_Assignment_:
With both ends included, repeat exactly the lines of the entries below from the one containing "Ice Digitek Magic Mirror Photo Booth" down to the one containing "Бывший президент ездит на работу на автобусе", and no others.
======== Data supplied
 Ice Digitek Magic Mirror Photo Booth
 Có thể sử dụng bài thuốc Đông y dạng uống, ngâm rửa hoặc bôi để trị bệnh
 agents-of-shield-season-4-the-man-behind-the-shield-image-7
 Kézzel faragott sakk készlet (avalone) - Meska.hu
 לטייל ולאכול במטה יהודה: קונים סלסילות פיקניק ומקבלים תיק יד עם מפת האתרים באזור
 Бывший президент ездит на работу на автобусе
================
======== Data supplied
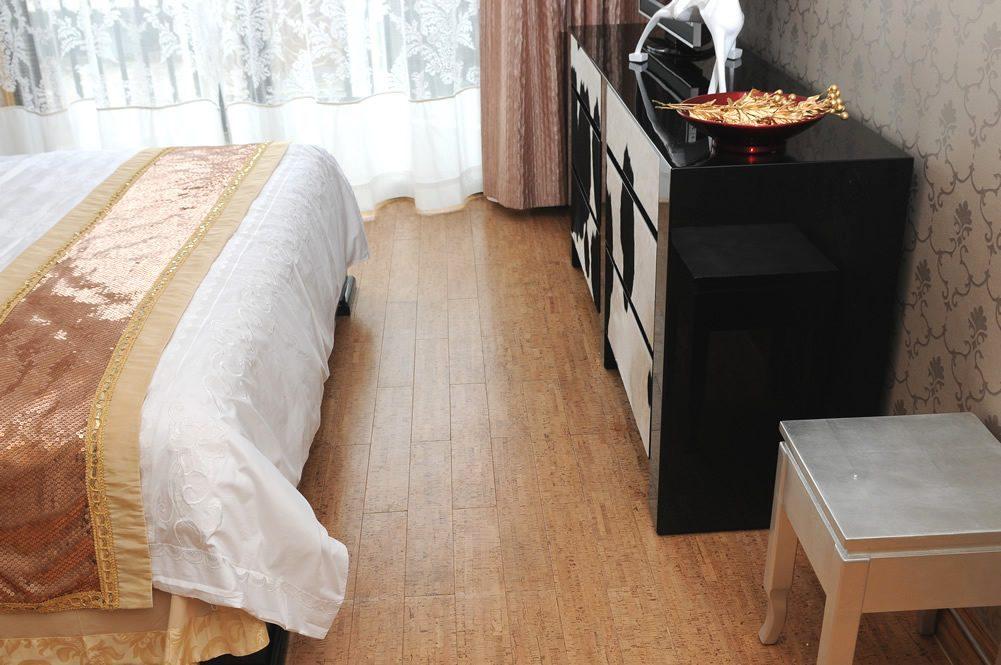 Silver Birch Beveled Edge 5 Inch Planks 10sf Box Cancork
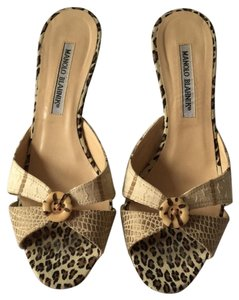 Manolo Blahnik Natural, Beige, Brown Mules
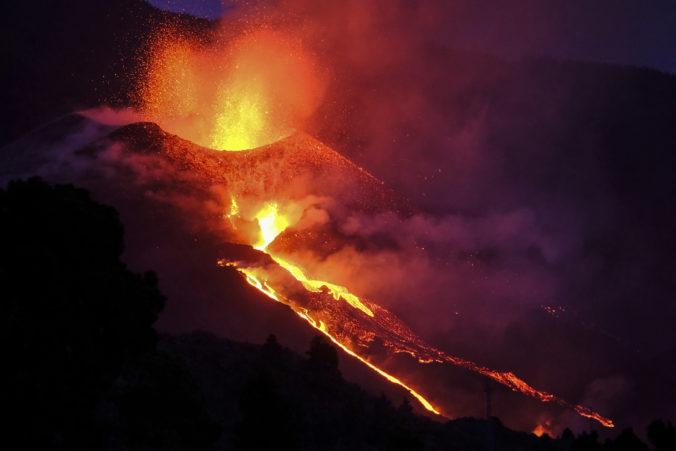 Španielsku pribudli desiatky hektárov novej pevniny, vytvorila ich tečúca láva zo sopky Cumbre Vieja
================
_Exercise answer_:
 Ice Digitek Magic Mirror Photo Booth
 Có thể sử dụng bài thuốc Đông y dạng uống, ngâm rửa hoặc bôi để trị bệnh
 agents-of-shield-season-4-the-man-behind-the-shield-image-7
 Kézzel faragott sakk készlet (avalone) - Meska.hu
 לטייל ולאכול במטה יהודה: קונים סלסילות פיקניק ומקבלים תיק יד עם מפת האתרים באזור
 Бывший президент ездит на работу на автобусе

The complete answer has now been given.